But we can't find a breach in this reasoning, especially point 3.  What would be a better approach, that allows programmers to throw when needed, and ensure that we never trigger the ultimate "Something went wrong" fail-safe?


Basic example: if my object requires to store a size as a double, and size shall always be positive.  But C++ doesn't have unsigned double, so we have

class MyObj {
   MyObj(double size) {m_size = size};
   double GetSize() {return m_size};
   double m_size;
}

What if someone calls MyObj(-3)?  I can't throw in the constructor, so the object must be created. Then, I have to add a method bool isValid(){m_size>0;}.

And all callers have to check validity; it's tedious. What I want is have my object and always be sure that size is positive when I use it.

24
  • 5
    One phrase to look up for background reading would be "define errors out of existence"; particularly for the if (size < 0) {m_size = 0} example Commented Apr 19 at 9:30
  • 10
    @sayanel You can't never trigger the failsafe. But put in place good software engineering practices (code reviews, appropriate levels of testing, etc) and you can get to a point where it's triggered rarely enough not to be an issue. At the moment, your company's cure (no throw constructors) is arguably worse than the disease (sometimes triggering a failsafe). Commented Apr 19 at 10:53
  • 53
    @sayanel, the counter-argument for point 3 is that future programmers might forget to call isValid on an object that isn't valid and as a result cause a malfunction of the program. That malfunction could be less obvious but more devastating than an "oops" message to the user and it includes corrupting the user's critical data. Commented Apr 19 at 11:14
  • 7
    A better, more common rule is "A constructor should never give an invalid object". To follow this coding rules, public constructors should not be used, and a factory returning an Either<Object, Error> (or whatever the C++ equivalent is) sounds more appropriate.
    – njzk2
    Commented Apr 21 at 11:55
  • 12
    Re 'We are at risk of having a "Something went horribly wrong" message in production, and this should be avoided at all cost.' I must disagree strongly with the "at all cost" part. Something much worse than a "something went wrong" crash is ... something went wrong and the app didn't crash, it did the wrong thing. If you can avoid throwing because you can arrange to always leave a valid state, then that's good, 100% agree you should strive for this. If you avoid throwing by just leaving things in an invalid state and trusting all other code will handle it, then that's worse.
    – Ben
    Commented Apr 22 at 2:42

14 Answers 14

51

We cannot be sure that future programmers will correctly use your object and handle correctly all edge cases. If someone uses my object, forgets to add catch, and pass through testing, we are at risk of having a "Something went horribly wrong" message in production, and this should be avoided at all cost.

This seem like a very dangerous mentality, as it could easily result errors being hidden. Some developer might reason that crashing is horrible, so if there is a failure we can just ignore it, or retry endlessly, use some default value, or some other non standard and poorly documented error handling.

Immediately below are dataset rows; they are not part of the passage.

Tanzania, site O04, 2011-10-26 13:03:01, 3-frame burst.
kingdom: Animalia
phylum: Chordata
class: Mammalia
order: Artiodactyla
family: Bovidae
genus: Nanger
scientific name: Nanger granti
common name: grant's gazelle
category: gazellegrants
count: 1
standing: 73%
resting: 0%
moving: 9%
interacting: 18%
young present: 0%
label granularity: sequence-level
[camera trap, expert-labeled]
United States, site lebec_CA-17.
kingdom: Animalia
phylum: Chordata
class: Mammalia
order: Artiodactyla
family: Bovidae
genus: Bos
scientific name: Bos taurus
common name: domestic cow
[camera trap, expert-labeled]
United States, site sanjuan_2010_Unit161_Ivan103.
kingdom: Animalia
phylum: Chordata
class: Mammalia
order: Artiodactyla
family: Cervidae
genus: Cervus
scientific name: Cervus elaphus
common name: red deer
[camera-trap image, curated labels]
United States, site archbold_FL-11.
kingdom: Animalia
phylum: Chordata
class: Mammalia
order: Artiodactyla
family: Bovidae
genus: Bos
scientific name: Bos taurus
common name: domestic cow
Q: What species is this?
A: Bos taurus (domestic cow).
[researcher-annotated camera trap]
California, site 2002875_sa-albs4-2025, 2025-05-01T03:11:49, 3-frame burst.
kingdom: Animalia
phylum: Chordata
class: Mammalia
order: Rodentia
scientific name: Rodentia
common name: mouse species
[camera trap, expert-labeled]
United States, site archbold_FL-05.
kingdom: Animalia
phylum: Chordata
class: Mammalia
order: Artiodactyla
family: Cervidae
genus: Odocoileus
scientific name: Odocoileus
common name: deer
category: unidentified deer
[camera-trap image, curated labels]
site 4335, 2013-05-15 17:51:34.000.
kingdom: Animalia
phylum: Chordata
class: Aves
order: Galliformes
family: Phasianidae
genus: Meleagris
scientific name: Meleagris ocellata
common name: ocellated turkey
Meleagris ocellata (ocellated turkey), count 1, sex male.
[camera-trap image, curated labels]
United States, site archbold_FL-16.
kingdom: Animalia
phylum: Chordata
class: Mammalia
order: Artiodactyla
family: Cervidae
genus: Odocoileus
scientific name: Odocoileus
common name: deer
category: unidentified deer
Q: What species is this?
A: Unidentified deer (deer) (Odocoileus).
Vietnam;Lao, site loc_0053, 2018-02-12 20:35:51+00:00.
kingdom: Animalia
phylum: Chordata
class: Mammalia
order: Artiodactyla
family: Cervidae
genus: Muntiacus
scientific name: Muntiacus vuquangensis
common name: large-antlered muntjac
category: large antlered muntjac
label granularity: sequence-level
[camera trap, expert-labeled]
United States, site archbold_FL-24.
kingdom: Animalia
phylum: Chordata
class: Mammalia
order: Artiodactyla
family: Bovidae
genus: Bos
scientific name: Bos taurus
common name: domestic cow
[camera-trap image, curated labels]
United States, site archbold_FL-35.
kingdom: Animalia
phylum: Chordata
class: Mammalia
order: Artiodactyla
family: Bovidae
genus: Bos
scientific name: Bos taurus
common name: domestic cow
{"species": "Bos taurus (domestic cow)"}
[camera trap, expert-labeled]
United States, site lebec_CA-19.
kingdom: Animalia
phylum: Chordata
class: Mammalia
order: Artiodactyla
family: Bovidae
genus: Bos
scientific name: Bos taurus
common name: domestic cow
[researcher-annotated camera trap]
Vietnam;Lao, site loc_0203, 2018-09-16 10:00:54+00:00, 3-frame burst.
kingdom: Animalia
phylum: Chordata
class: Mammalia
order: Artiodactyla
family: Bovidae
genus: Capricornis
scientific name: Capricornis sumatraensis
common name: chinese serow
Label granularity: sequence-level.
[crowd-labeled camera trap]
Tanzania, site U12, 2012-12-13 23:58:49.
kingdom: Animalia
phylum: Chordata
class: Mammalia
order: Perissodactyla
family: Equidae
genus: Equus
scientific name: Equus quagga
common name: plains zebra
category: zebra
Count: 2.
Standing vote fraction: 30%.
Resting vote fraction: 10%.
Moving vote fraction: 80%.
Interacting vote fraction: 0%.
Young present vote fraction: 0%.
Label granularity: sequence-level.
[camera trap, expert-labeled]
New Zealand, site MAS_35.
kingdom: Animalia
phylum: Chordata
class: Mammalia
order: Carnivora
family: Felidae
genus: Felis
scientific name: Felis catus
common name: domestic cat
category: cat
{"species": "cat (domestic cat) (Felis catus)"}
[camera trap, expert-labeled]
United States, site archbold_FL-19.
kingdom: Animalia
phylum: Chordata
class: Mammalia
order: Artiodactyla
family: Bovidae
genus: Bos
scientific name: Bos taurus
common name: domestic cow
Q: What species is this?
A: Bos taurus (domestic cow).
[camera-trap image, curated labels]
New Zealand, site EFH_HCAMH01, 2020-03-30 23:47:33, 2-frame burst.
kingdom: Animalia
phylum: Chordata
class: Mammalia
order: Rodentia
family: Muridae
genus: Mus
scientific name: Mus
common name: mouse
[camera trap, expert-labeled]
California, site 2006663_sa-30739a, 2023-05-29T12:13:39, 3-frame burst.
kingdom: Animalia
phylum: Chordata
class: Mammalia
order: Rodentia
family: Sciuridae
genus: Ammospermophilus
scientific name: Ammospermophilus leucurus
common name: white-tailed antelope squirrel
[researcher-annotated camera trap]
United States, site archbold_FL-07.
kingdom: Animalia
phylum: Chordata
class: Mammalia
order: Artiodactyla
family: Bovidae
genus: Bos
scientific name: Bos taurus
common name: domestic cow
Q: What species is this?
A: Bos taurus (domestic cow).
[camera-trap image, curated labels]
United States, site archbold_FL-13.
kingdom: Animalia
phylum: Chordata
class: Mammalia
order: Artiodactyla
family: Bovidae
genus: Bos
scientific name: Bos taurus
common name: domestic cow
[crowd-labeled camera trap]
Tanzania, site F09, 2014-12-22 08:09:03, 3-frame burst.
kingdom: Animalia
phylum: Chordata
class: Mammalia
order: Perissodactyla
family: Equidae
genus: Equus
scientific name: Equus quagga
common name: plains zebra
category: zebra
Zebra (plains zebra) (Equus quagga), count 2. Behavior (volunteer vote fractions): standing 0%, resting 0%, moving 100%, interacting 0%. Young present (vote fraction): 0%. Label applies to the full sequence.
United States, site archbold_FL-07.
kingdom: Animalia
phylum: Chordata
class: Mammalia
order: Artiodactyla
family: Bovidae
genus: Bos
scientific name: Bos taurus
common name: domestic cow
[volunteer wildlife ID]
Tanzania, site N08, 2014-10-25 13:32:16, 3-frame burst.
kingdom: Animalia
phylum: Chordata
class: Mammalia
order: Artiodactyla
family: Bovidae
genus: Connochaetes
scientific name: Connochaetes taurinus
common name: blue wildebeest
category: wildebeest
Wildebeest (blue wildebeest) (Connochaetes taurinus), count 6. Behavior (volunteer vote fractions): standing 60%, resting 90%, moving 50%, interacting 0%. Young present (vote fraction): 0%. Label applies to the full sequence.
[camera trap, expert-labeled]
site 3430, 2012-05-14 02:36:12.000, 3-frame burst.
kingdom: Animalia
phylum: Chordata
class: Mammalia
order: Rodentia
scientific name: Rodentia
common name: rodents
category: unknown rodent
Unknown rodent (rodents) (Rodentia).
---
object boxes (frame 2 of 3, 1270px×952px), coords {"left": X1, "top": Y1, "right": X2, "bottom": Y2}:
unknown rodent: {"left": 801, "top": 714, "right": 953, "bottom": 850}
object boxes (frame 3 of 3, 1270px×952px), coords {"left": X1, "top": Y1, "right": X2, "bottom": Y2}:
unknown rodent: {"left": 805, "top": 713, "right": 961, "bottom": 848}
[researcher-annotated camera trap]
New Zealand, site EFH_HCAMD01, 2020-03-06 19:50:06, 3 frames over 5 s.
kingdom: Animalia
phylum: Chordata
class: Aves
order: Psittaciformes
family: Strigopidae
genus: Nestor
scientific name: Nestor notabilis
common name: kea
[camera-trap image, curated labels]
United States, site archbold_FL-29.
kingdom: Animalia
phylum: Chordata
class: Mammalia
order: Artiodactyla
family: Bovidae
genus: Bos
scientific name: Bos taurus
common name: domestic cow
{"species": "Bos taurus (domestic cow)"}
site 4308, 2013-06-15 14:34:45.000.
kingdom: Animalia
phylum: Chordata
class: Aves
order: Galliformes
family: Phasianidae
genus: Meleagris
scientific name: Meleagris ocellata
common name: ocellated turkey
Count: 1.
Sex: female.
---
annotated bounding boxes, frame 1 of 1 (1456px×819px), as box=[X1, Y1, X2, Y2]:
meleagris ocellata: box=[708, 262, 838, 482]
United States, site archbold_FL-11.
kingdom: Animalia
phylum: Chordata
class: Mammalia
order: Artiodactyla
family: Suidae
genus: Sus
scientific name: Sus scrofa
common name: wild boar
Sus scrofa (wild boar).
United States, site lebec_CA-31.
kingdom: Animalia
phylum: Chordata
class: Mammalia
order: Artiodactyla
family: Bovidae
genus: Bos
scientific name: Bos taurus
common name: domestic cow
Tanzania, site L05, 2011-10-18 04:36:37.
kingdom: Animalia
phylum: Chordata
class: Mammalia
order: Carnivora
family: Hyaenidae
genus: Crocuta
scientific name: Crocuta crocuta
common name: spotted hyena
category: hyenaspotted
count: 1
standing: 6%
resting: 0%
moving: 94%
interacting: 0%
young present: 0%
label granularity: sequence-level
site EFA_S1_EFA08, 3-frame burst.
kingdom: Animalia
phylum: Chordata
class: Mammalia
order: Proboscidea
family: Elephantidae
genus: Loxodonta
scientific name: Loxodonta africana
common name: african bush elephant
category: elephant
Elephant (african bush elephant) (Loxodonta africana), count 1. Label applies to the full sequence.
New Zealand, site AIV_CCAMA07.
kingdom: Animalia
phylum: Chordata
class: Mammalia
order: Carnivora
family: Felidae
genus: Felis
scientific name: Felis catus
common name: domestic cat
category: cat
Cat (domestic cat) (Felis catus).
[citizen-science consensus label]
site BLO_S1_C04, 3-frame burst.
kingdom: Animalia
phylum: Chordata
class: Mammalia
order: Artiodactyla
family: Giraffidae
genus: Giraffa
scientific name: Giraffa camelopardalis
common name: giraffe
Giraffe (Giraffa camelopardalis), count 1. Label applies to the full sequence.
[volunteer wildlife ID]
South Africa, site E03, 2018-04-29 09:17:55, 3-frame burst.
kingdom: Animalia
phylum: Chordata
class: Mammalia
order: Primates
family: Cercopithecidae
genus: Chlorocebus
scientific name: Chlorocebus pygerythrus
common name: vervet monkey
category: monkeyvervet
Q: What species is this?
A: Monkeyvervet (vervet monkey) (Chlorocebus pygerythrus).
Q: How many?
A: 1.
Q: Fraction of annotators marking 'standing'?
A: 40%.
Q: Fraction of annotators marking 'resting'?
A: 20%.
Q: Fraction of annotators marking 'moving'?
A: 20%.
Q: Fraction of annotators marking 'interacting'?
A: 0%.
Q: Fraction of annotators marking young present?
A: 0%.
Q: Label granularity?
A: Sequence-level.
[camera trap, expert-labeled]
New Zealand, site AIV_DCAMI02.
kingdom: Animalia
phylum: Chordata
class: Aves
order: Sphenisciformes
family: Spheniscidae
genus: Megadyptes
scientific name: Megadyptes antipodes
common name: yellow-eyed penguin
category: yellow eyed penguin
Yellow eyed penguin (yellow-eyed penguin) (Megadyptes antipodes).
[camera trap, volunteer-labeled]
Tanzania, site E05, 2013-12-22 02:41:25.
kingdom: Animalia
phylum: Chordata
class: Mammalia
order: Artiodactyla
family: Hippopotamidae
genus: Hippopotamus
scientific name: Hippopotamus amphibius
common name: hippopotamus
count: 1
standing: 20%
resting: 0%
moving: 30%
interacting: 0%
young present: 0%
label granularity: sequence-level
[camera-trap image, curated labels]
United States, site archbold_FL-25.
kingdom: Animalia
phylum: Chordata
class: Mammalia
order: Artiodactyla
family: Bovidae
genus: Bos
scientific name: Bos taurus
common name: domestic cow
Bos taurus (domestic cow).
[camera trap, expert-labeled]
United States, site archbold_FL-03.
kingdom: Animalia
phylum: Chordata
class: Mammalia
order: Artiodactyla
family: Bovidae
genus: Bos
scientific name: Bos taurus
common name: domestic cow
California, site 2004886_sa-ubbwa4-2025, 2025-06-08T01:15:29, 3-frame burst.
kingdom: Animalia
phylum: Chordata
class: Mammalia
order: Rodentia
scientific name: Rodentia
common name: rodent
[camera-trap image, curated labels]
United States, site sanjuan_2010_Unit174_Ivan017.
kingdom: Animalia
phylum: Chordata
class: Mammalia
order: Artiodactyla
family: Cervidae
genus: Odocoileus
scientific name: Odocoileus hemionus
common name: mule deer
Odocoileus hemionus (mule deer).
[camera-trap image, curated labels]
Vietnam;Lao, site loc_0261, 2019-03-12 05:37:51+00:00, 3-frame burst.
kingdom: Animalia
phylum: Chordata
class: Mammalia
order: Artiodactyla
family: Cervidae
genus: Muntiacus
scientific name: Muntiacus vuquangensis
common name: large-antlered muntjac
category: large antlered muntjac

The failure is still not caught by QA, so the failure handling is never tested, and there are no "something went horribly wrong" messages in production. Except the system might not actually do what it is supposed to, it may give faulty data. And if you are unlucky it may not be immediately obvious that the data is faulty. By the time the failure is actually discovered it may have caused untold amount of harm.

Because of this it is usually a good idea to "fail fast" to more quickly find errors, and to limit the harm errors can cause. Reliability and failure handling is an entire engineering discipline in itself. But if you are concerned about software issues a good place to start is to ensure the following exist:

  • Specifications/documentation about the intended behavior
  • Code analysis tools ("treat warnings as errors", static analyzers etc)
  • Code reviews
  • Automated tests
  • Manual Testing

Each can be done at a level suitable for the reliability you require. For high reliability applications the QA work may greatly exceed the actual development work.

A similar argument applies against having a separate IsValid()-method, since that could just as easily be missed, resulting in hidden errors. A factory + Result/Option object, as suggested by other answers, is a better solution since the compiler will help ensure correct usage.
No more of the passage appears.